WHAT IS EXPECTED: Could you change "Backpacks" to "Rucksacks" throughout the listing below and write out every line again with nothing else altered, leaving the pictures out?
******
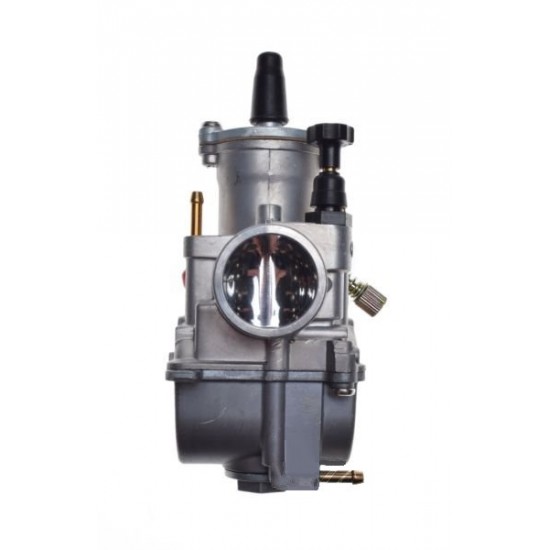 карбуратор 28 mm TUNING 150CC-350CC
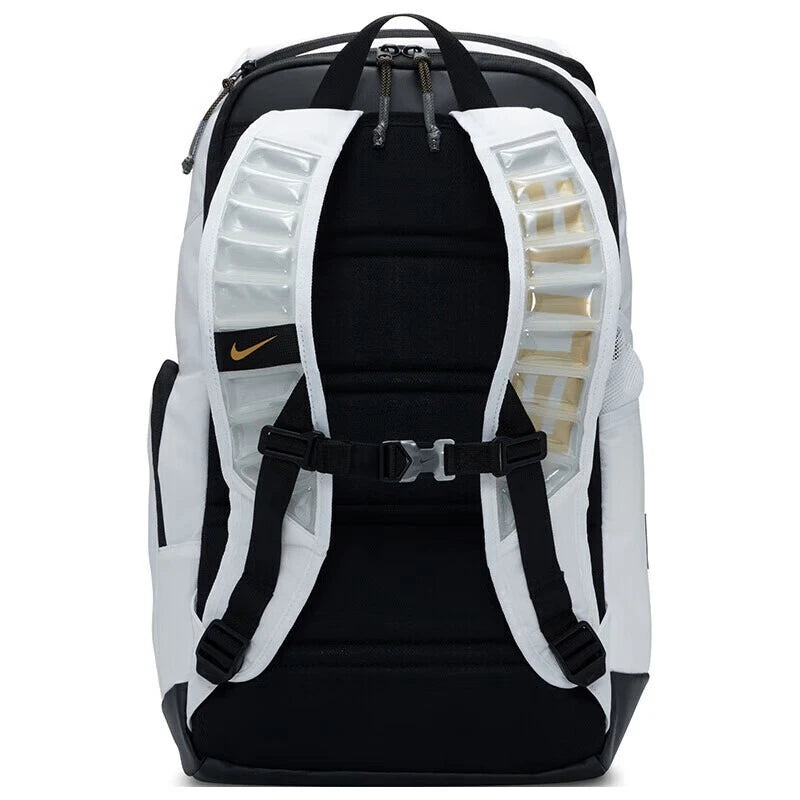 Original New Arrival NIKE NK HOOPS ELITE BKPK - FA23 Unisex Backpacks Sports Bags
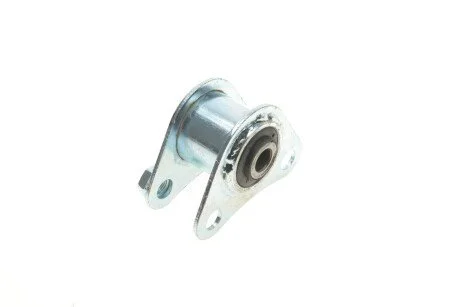 Подушка двигуна (передня) (L) Fiat Ducato/Citroen Jumper/Peugeot Boxer 94- UCEL UA63 UC-EL 31403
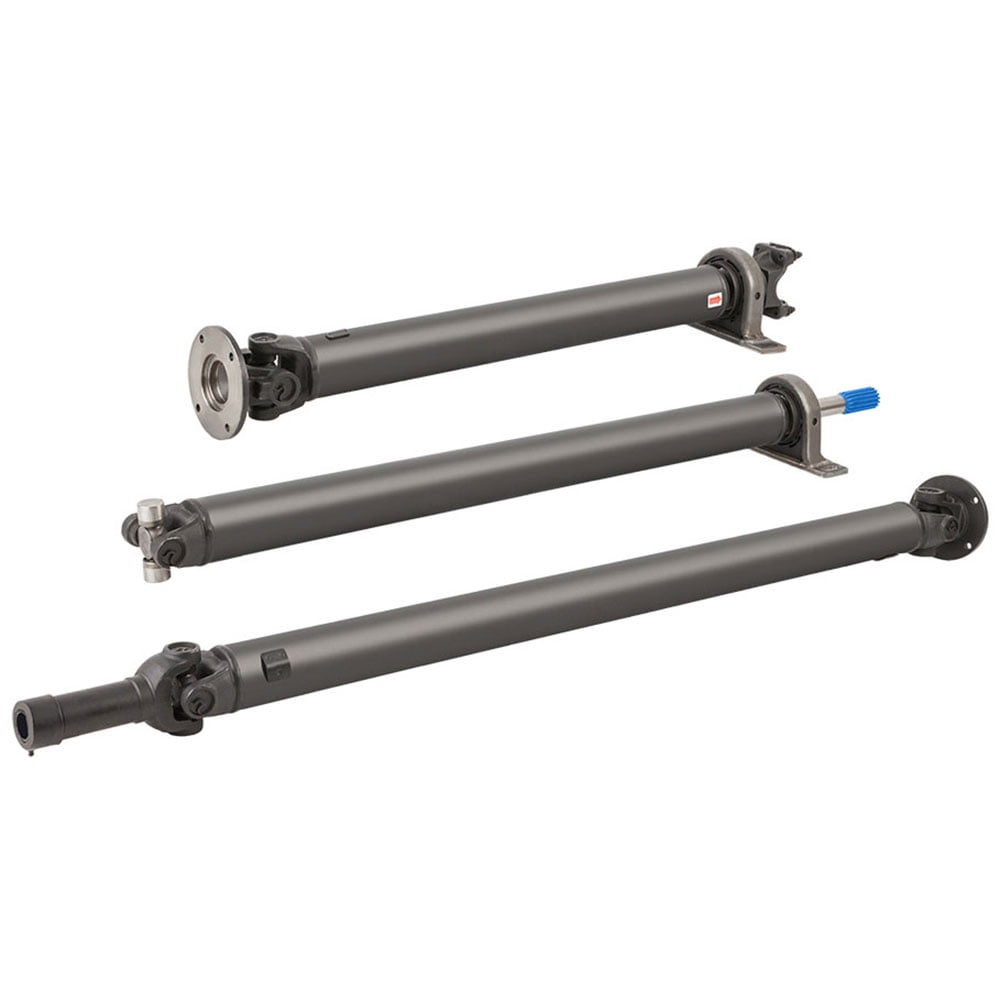 3-Piece-Driveshaft-For-Dodge-Freightliner-Mercedes-Sprinter-Van-2500-3500-3-0L-Diesel-Auto-Trans-170-Wheelbase-2007-14-BuyAutoParts_a161958d-1fa7-48cb-ae67-4fb0d62f58ef.6c1fe4d2d9df29
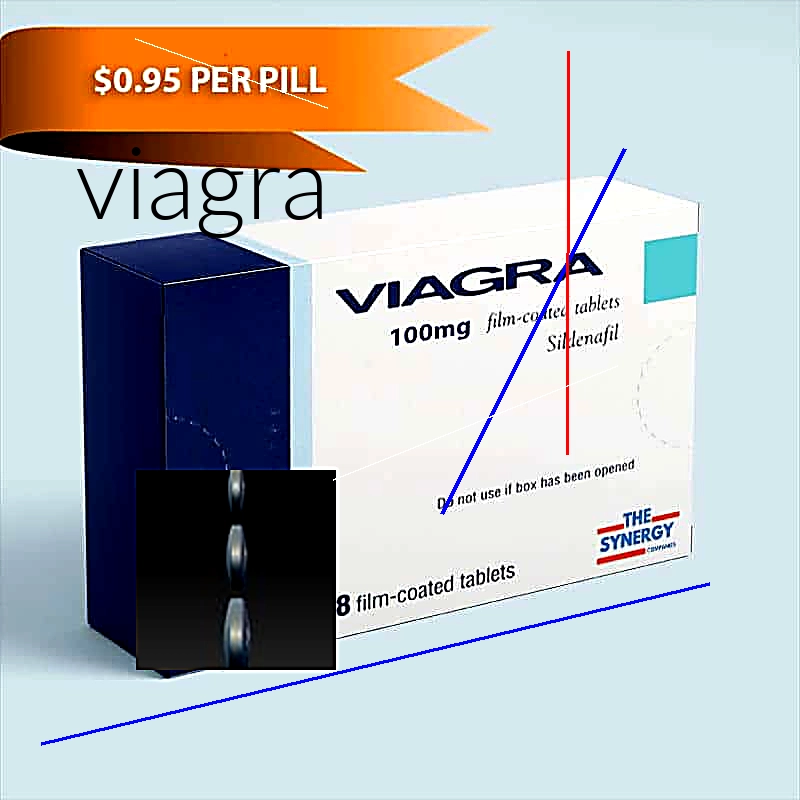 Commander viagra france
******
OUTPUT OF THE EXERCISE:
 карбуратор 28 mm TUNING 150CC-350CC
 Original New Arrival NIKE NK HOOPS ELITE BKPK - FA23 Unisex Rucksacks Sports Bags
 Подушка двигуна (передня) (L) Fiat Ducato/Citroen Jumper/Peugeot Boxer 94- UCEL UA63 UC-EL 31403
 3-Piece-Driveshaft-For-Dodge-Freightliner-Mercedes-Sprinter-Van-2500-3500-3-0L-Diesel-Auto-Trans-170-Wheelbase-2007-14-BuyAutoParts_a161958d-1fa7-48cb-ae67-4fb0d62f58ef.6c1fe4d2d9df29
 Commander viagra france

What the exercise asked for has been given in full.